Je ne voulais pas de parole savante, je ne voulais pas interroger. Je ne voulais pas de personnes qui parlent « sur ». Il y a plein de personnes qui écrivent des textes formidables sur la pensée Deligny, mais je ne voulais pas un film constitué d’interviews. Je voulais inventer une forme pour ce récit biographique, une forme qui serait la mienne. Je suis parti de trois axiomes et je m’y suis tenu : être « avec » Deligny, et utiliser ses textes, le suivre à la trace de lieu en lieu, et utiliser son intérêt permanent pour l’image et l’usage de la caméra.

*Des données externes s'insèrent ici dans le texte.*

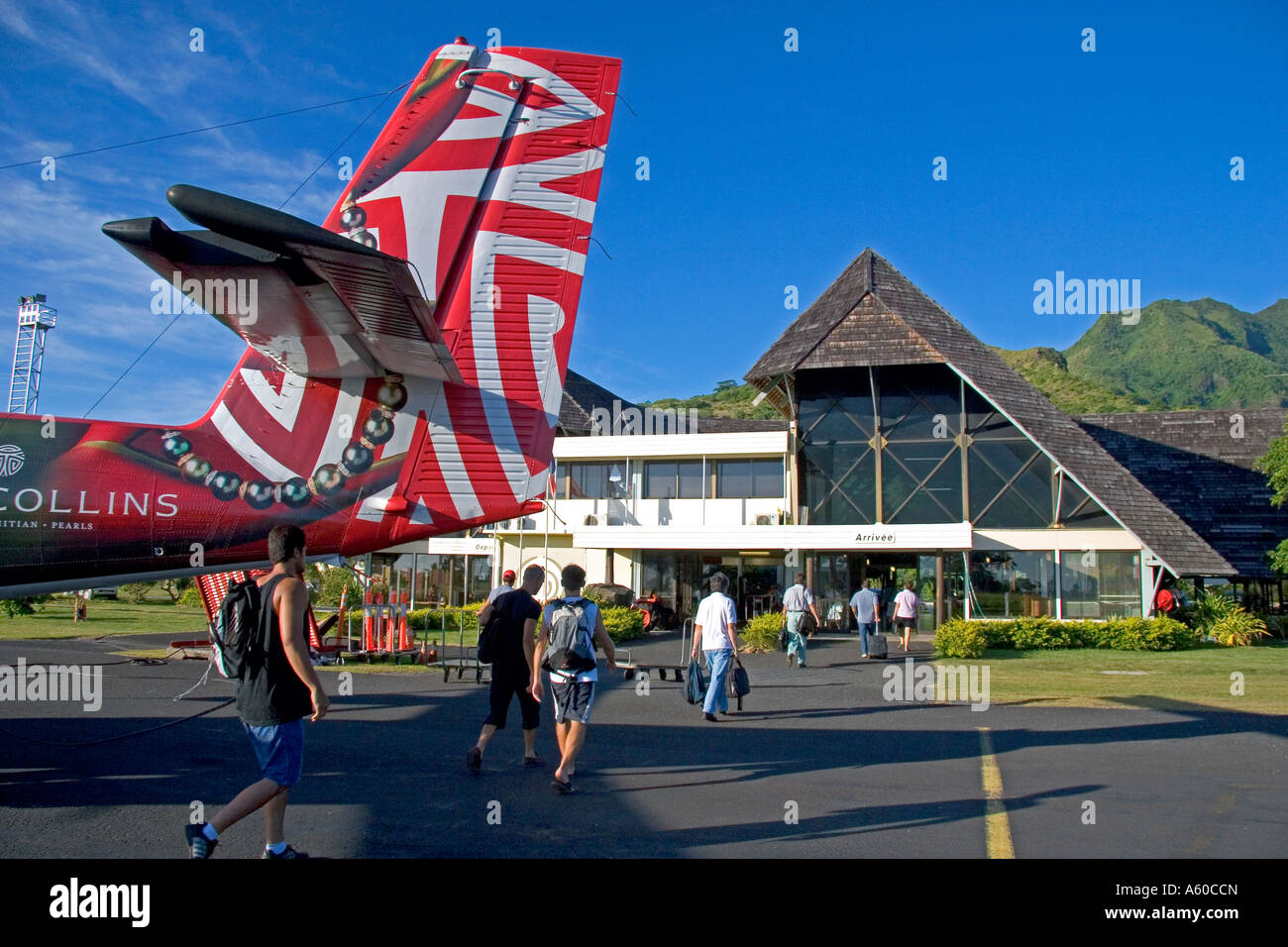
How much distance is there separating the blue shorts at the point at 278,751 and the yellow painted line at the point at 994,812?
12.7 ft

Quand il crée La Grande Cordée en 1948, c’est avec l’idée de donner une chance à des adolescents qui devraient être en hôpital psychiatrique ou peut-être en prison. Deligny le raconte très concrètement : « je prends son dossier médical ou psychiatrique ou judiciaire, je le mets au feu dans un poêle ; le dossier n’existe plus et je lui demande : qu’est-ce que tu veux faire ? » Il n’y a pas de médecin, il n’y a pas de médicaments, et l’adolescent dit : « je veux devenir pilote d’avion ». Alors, Deligny va s’employer avec tout le réseau des auberges de jeunesse qui se crée à l’époque pour permettre à ce jeune de finir par monter dans un avion. Et dès la création de La Grande Cordée en 1948, ce qui est surprenant c’est qu’il demande une caméra dans le budget d’équipement. En 1955, il écrit un texte, « La Caméra outil pédagogique » et il tourne avec les enfants de La Grande Cordée mais le film est perdu, il n’en reste qu’une image, un photogramme. Il y a ensuite ce film extraordinaire fait avec des enfants qui venait de la Grande Cordée, Yves, qui s’appelle Le Moindre Geste, ça continue, ça rebondit, et il finit par faire Ce gamin là, puis encore un autre film, Projet N, et À propos… Le cinéma fait donc partie de sa démarche.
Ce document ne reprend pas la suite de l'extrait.